Merchants often ask us about key steps to get started once they’ve launched on the Network. A great place to focus your energy early on is building a Creative Inventory. This will give new Affiliates marketing collateral to use in their promotions immediately after you accept them into your program.
In addition to your Creative Inventory, you may be interested in submitting a banner ad for a Featured Program Placement: an in-network advertising opportunity offered by Client Services. Reserving a spot within the Affiliate interface is a great way to gain exposure and encourage new partners to apply to your program.
However, in both of these cases, it’s important that you do not undercut your promotional efforts with lackluster banner ads. Here are some pointers to make sure you’re packing the most punch per pixel.

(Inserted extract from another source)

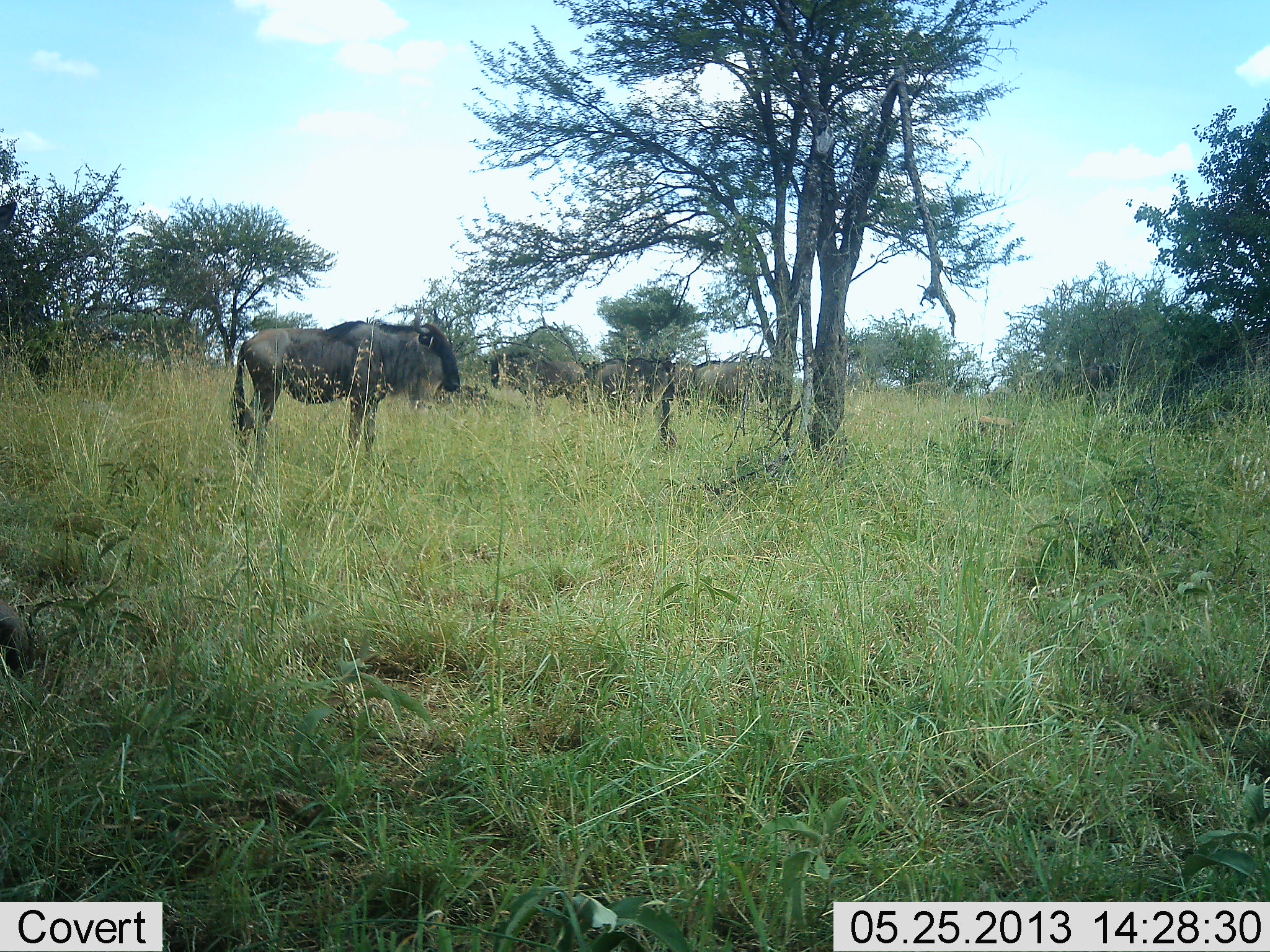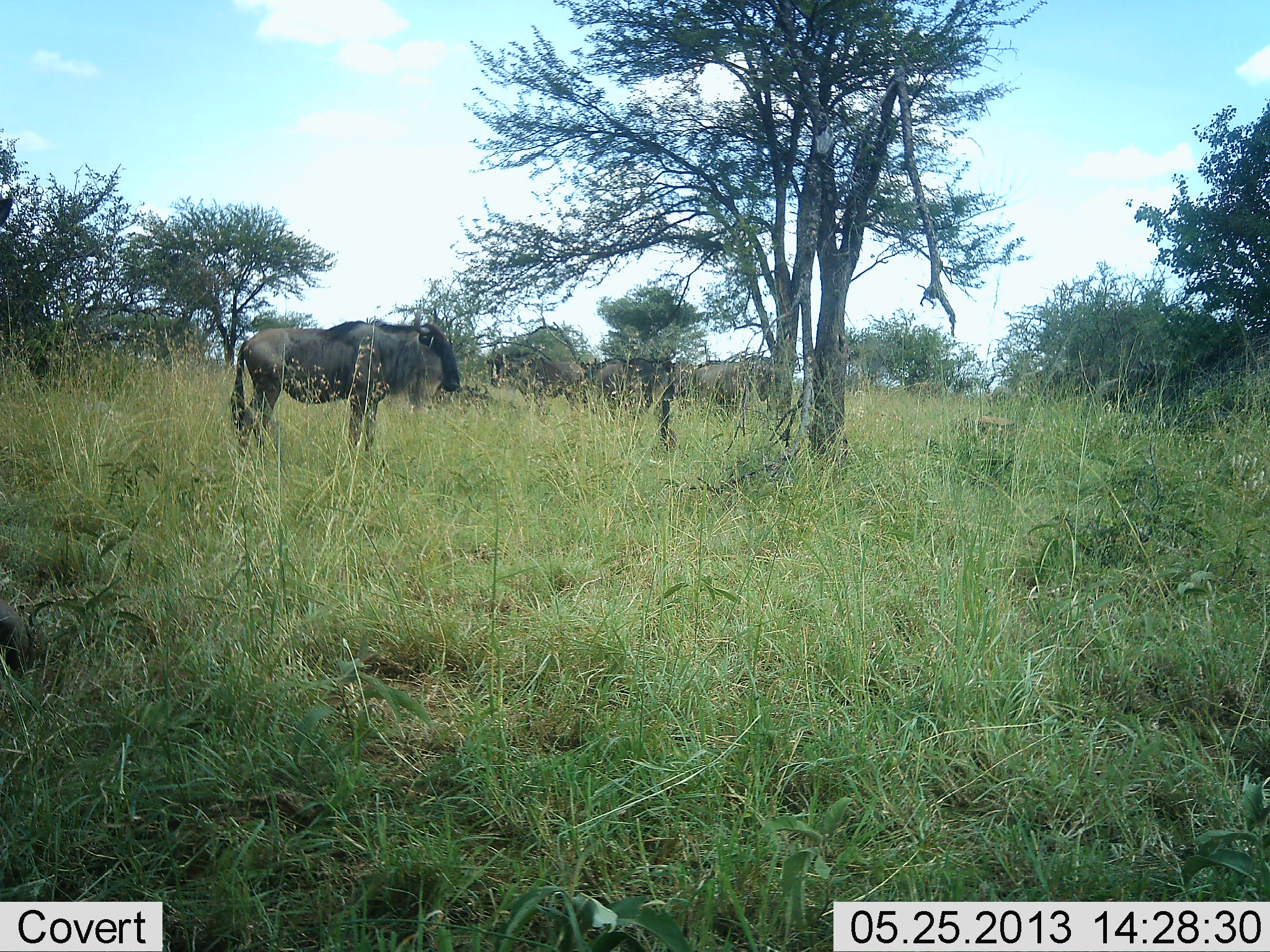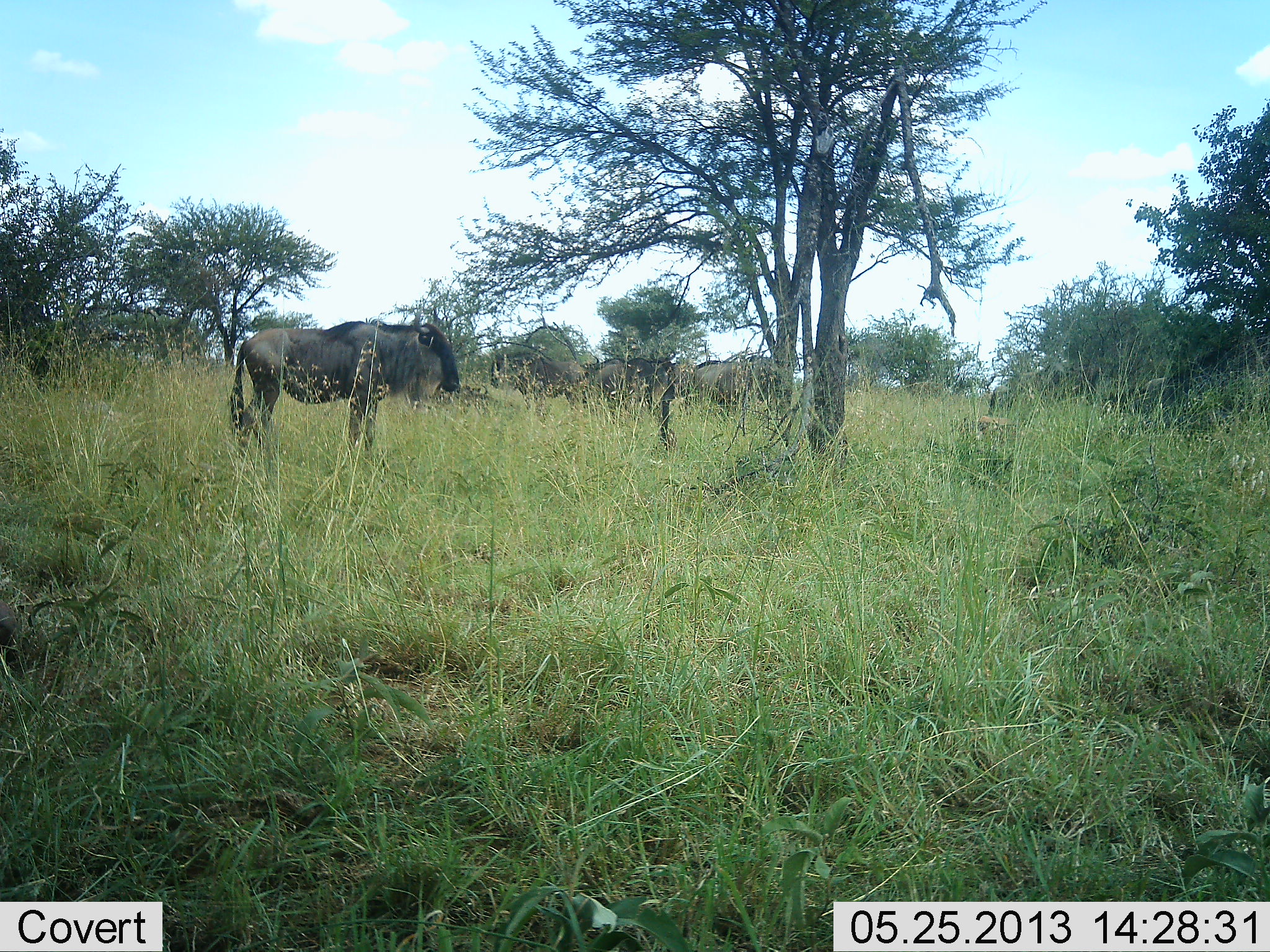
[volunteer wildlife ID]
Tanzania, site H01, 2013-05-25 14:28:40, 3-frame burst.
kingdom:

1. Content Hierarchy & Message
Be clear in what you are trying to convey. Are you promoting a new product line? Are you running a blowout sale? Or is the main point of this campaign simply a branding play? Once you know the question, it’s easier to find your answer. Your main message should visually support this answer through text size, properly correlating diction, and arrangement (also called composition).
You typically have under 3 seconds to make an impression on the average viewer. What information will they be drawn to the most? Is that the message you intend to be sending? Give a friend, acquaintance, or even a stranger on the street the 3-second test. Flash your proposed ad in front of them for a couple seconds and then ask what they can recall about it. You may be surprised what they respond to!
2. Logo + Image Files
It is absolutely necessary to include your logo in a banner ad design. You should select the version of your logo that fits best within the context and composition of the entire ad. For example, we have versions of our logo in black and white, versions with certain elements outlined, and versions with or without our tag line. Some companies may have a version of their logo that they use for horizontal layouts as opposed to vertical layouts.
Less is more when it comes to including imagery in your ads. Just like your content, your image should be singular. Choose either one powerful lifestyle image or carefully selected high-resolution silhouetted products. A great example is Warby Parker: here we have a single product and focal point but the ad still delivers a solid message and looks well designed.
3. Call to Action
Every successful ad includes some kind of encouragement to click. Whether you’re trying to get someone to sign up for an email newsletter or buy a cocktail dress, the call to action button should include a short, concise directive. (From there, hopefully you lead them directly to where they can fulfill that particular action!) The supporting messaging should try and direct the eye to this button in a gradual way but the call to action should jump out enough on its own in comparison to any other text on the ad. Experiment with different button colors and make sure to include high contrast colors- most likely, one should be neutral. If your button is pink, do not use red or blue text on top. A better text choice would be white or off-white.
5. Color palette
There are two things to keep in mind when picking colors for your fonts and CTA buttons: your branding and the main image you have selected. Ideally, you should have a stockpile of original photographs, stock photos or product images that are on-brand and approved for marketing use. Even with a fairly “busy” lifestyle image as the background, you can still achieve consistency and cohesion. Here is an example of a featured placement we created for a Merchant:
A different example featuring a minimalist style:
It goes without saying, that all of the elements featured in your ad should come together to support the overall brand and brand identity. An excellent example of proper execution is ShareASale Merchant, Malin + Goetz. Their banners are undoubtedly an extension of their brand – visually, they are part of the same family as their products themselves, website and packaging. They even imitate an in-store browsing experience due to the clean white background, stark sans-serif logo and bold blue text.
While there is no exact formula to create the perfect banner ad, there is a certain amount of design sensitivity and understanding required to produce something that will make a meaningful impact on viewers. Take the time to scrutinize your own banner designs or hire a professional to interpret your vision and goals!